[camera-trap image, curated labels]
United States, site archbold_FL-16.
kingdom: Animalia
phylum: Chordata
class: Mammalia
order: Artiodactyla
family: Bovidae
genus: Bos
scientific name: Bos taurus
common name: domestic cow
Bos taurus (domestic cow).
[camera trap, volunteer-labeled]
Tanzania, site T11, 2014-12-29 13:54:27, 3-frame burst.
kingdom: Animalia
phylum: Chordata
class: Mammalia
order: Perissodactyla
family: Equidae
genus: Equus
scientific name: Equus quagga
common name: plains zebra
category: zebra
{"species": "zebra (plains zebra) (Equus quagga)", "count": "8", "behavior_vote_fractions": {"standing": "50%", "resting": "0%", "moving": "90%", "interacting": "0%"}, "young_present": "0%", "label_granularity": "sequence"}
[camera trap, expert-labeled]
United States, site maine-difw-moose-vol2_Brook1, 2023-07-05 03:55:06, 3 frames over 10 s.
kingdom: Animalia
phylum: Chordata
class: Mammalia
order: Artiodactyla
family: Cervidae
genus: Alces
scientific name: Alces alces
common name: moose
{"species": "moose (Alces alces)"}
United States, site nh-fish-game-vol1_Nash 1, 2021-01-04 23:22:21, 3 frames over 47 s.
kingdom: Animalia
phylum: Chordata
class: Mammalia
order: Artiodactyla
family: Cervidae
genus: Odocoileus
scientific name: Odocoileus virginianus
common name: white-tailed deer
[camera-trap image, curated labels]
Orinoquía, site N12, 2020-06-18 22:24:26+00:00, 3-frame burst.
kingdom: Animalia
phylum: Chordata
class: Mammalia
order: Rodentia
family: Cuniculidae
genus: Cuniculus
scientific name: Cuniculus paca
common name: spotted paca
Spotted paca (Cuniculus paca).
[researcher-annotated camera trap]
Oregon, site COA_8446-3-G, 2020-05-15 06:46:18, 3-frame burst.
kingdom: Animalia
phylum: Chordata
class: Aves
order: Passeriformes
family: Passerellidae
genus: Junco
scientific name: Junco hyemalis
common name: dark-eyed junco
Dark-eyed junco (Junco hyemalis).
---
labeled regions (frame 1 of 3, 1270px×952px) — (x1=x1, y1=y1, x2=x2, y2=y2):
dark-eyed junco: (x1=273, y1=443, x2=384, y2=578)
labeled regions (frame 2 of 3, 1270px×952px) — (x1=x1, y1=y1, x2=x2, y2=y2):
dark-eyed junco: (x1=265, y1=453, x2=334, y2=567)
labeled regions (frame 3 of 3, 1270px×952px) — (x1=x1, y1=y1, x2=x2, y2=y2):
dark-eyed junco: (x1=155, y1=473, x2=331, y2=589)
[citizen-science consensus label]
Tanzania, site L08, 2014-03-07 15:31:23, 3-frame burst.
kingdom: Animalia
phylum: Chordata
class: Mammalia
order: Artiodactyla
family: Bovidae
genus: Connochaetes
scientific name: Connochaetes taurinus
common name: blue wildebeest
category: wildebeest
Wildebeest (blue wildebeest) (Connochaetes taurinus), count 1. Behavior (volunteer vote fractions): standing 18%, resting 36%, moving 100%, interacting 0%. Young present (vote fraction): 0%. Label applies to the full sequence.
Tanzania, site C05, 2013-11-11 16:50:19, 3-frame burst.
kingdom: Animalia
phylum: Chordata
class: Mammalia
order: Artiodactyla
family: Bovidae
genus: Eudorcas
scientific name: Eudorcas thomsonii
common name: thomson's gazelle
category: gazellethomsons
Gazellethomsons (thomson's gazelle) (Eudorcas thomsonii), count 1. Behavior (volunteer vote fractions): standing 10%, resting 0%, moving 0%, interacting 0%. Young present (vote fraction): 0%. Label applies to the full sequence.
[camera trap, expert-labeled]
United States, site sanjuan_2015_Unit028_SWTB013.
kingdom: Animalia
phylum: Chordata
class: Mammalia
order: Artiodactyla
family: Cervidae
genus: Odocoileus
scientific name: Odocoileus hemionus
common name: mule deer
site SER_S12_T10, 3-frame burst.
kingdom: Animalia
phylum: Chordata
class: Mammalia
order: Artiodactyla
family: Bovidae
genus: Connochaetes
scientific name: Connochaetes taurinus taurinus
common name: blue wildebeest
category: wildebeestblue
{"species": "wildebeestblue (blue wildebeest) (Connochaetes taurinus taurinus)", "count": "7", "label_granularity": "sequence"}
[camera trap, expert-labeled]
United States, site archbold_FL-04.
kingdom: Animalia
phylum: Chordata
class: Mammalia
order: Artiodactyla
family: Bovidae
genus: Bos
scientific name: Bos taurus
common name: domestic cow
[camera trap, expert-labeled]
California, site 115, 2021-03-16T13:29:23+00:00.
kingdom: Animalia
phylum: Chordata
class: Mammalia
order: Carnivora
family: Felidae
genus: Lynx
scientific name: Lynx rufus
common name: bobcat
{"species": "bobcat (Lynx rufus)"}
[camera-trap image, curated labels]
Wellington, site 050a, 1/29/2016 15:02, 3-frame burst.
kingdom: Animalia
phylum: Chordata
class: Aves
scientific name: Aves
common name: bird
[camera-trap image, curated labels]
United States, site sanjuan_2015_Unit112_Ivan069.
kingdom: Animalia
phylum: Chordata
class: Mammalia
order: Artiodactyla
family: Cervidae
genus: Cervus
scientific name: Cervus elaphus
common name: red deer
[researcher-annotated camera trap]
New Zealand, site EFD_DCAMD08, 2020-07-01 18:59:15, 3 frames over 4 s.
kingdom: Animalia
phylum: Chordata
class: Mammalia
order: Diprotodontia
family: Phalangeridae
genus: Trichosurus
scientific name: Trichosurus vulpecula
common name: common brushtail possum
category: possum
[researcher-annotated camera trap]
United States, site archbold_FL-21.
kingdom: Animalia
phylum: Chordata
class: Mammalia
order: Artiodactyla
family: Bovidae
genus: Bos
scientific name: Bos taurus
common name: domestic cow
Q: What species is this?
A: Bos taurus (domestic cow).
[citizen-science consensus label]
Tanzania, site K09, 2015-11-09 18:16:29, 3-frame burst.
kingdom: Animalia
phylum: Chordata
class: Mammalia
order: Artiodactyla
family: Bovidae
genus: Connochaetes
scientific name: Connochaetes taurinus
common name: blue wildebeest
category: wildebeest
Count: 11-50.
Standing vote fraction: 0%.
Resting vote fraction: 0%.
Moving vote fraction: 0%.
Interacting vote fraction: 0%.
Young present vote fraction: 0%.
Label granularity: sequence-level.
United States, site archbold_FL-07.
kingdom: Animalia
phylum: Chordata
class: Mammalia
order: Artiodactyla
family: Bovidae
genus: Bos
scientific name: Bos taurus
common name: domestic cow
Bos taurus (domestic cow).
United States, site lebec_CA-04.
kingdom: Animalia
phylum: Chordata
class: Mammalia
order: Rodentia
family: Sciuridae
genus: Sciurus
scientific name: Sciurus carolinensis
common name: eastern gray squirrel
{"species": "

__________

## PROBLEM DETAILS
Return all of the above records exactly, leaving no line out.

## EXPECTED ANSWER
[camera-trap image, curated labels]
United States, site archbold_FL-16.
kingdom: Animalia
phylum: Chordata
class: Mammalia
order: Artiodactyla
family: Bovidae
genus: Bos
scientific name: Bos taurus
common name: domestic cow
Bos taurus (domestic cow).
[camera trap, volunteer-labeled]
Tanzania, site T11, 2014-12-29 13:54:27, 3-frame burst.
kingdom: Animalia
phylum: Chordata
class: Mammalia
order: Perissodactyla
family: Equidae
genus: Equus
scientific name: Equus quagga
common name: plains zebra
category: zebra
{"species": "zebra (plains zebra) (Equus quagga)", "count": "8", "behavior_vote_fractions": {"standing": "50%", "resting": "0%", "moving": "90%", "interacting": "0%"}, "young_present": "0%", "label_granularity": "sequence"}
[camera trap, expert-labeled]
United States, site maine-difw-moose-vol2_Brook1, 2023-07-05 03:55:06, 3 frames over 10 s.
kingdom: Animalia
phylum: Chordata
class: Mammalia
order: Artiodactyla
family: Cervidae
genus: Alces
scientific name: Alces alces
common name: moose
{"species": "moose (Alces alces)"}
United States, site nh-fish-game-vol1_Nash 1, 2021-01-04 23:22:21, 3 frames over 47 s.
kingdom: Animalia
phylum: Chordata
class: Mammalia
order: Artiodactyla
family: Cervidae
genus: Odocoileus
scientific name: Odocoileus virginianus
common name: white-tailed deer
[camera-trap image, curated labels]
Orinoquía, site N12, 2020-06-18 22:24:26+00:00, 3-frame burst.
kingdom: Animalia
phylum: Chordata
class: Mammalia
order: Rodentia
family: Cuniculidae
genus: Cuniculus
scientific name: Cuniculus paca
common name: spotted paca
Spotted paca (Cuniculus paca).
[researcher-annotated camera trap]
Oregon, site COA_8446-3-G, 2020-05-15 06:46:18, 3-frame burst.
kingdom: Animalia
phylum: Chordata
class: Aves
order: Passeriformes
family: Passerellidae
genus: Junco
scientific name: Junco hyemalis
common name: dark-eyed junco
Dark-eyed junco (Junco hyemalis).
---
labeled regions (frame 1 of 3, 1270px×952px) — (x1=x1, y1=y1, x2=x2, y2=y2):
dark-eyed junco: (x1=273, y1=443, x2=384, y2=578)
labeled regions (frame 2 of 3, 1270px×952px) — (x1=x1, y1=y1, x2=x2, y2=y2):
dark-eyed junco: (x1=265, y1=453, x2=334, y2=567)
labeled regions (frame 3 of 3, 1270px×952px) — (x1=x1, y1=y1, x2=x2, y2=y2):
dark-eyed junco: (x1=155, y1=473, x2=331, y2=589)
[citizen-science consensus label]
Tanzania, site L08, 2014-03-07 15:31:23, 3-frame burst.
kingdom: Animalia
phylum: Chordata
class: Mammalia
order: Artiodactyla
family: Bovidae
genus: Connochaetes
scientific name: Connochaetes taurinus
common name: blue wildebeest
category: wildebeest
Wildebeest (blue wildebeest) (Connochaetes taurinus), count 1. Behavior (volunteer vote fractions): standing 18%, resting 36%, moving 100%, interacting 0%. Young present (vote fraction): 0%. Label applies to the full sequence.
Tanzania, site C05, 2013-11-11 16:50:19, 3-frame burst.
kingdom: Animalia
phylum: Chordata
class: Mammalia
order: Artiodactyla
family: Bovidae
genus: Eudorcas
scientific name: Eudorcas thomsonii
common name: thomson's gazelle
category: gazellethomsons
Gazellethomsons (thomson's gazelle) (Eudorcas thomsonii), count 1. Behavior (volunteer vote fractions): standing 10%, resting 0%, moving 0%, interacting 0%. Young present (vote fraction): 0%. Label applies to the full sequence.
[camera trap, expert-labeled]
United States, site sanjuan_2015_Unit028_SWTB013.
kingdom: Animalia
phylum: Chordata
class: Mammalia
order: Artiodactyla
family: Cervidae
genus: Odocoileus
scientific name: Odocoileus hemionus
common name: mule deer
site SER_S12_T10, 3-frame burst.
kingdom: Animalia
phylum: Chordata
class: Mammalia
order: Artiodactyla
family: Bovidae
genus: Connochaetes
scientific name: Connochaetes taurinus taurinus
common name: blue wildebeest
category: wildebeestblue
{"species": "wildebeestblue (blue wildebeest) (Connochaetes taurinus taurinus)", "count": "7", "label_granularity": "sequence"}
[camera trap, expert-labeled]
United States, site archbold_FL-04.
kingdom: Animalia
phylum: Chordata
class: Mammalia
order: Artiodactyla
family: Bovidae
genus: Bos
scientific name: Bos taurus
common name: domestic cow
[camera trap, expert-labeled]
California, site 115, 2021-03-16T13:29:23+00:00.
kingdom: Animalia
phylum: Chordata
class: Mammalia
order: Carnivora
family: Felidae
genus: Lynx
scientific name: Lynx rufus
common name: bobcat
{"species": "bobcat (Lynx rufus)"}
[camera-trap image, curated labels]
Wellington, site 050a, 1/29/2016 15:02, 3-frame burst.
kingdom: Animalia
phylum: Chordata
class: Aves
scientific name: Aves
common name: bird
[camera-trap image, curated labels]
United States, site sanjuan_2015_Unit112_Ivan069.
kingdom: Animalia
phylum: Chordata
class: Mammalia
order: Artiodactyla
family: Cervidae
genus: Cervus
scientific name: Cervus elaphus
common name: red deer
[researcher-annotated camera trap]
New Zealand, site EFD_DCAMD08, 2020-07-01 18:59:15, 3 frames over 4 s.
kingdom: Animalia
phylum: Chordata
class: Mammalia
order: Diprotodontia
family: Phalangeridae
genus: Trichosurus
scientific name: Trichosurus vulpecula
common name: common brushtail possum
category: possum
[researcher-annotated camera trap]
United States, site archbold_FL-21.
kingdom: Animalia
phylum: Chordata
class: Mammalia
order: Artiodactyla
family: Bovidae
genus: Bos
scientific name: Bos taurus
common name: domestic cow
Q: What species is this?
A: Bos taurus (domestic cow).
[citizen-science consensus label]
Tanzania, site K09, 2015-11-09 18:16:29, 3-frame burst.
kingdom: Animalia
phylum: Chordata
class: Mammalia
order: Artiodactyla
family: Bovidae
genus: Connochaetes
scientific name: Connochaetes taurinus
common name: blue wildebeest
category: wildebeest
Count: 11-50.
Standing vote fraction: 0%.
Resting vote fraction: 0%.
Moving vote fraction: 0%.
Interacting vote fraction: 0%.
Young present vote fraction: 0%.
Label granularity: sequence-level.
United States, site archbold_FL-07.
kingdom: Animalia
phylum: Chordata
class: Mammalia
order: Artiodactyla
family: Bovidae
genus: Bos
scientific name: Bos taurus
common name: domestic cow
Bos taurus (domestic cow).
United States, site lebec_CA-04.
kingdom: Animalia
phylum: Chordata
class: Mammalia
order: Rodentia
family: Sciuridae
genus: Sciurus
scientific name: Sciurus carolinensis
common name: eastern gray squirrel
{"species": "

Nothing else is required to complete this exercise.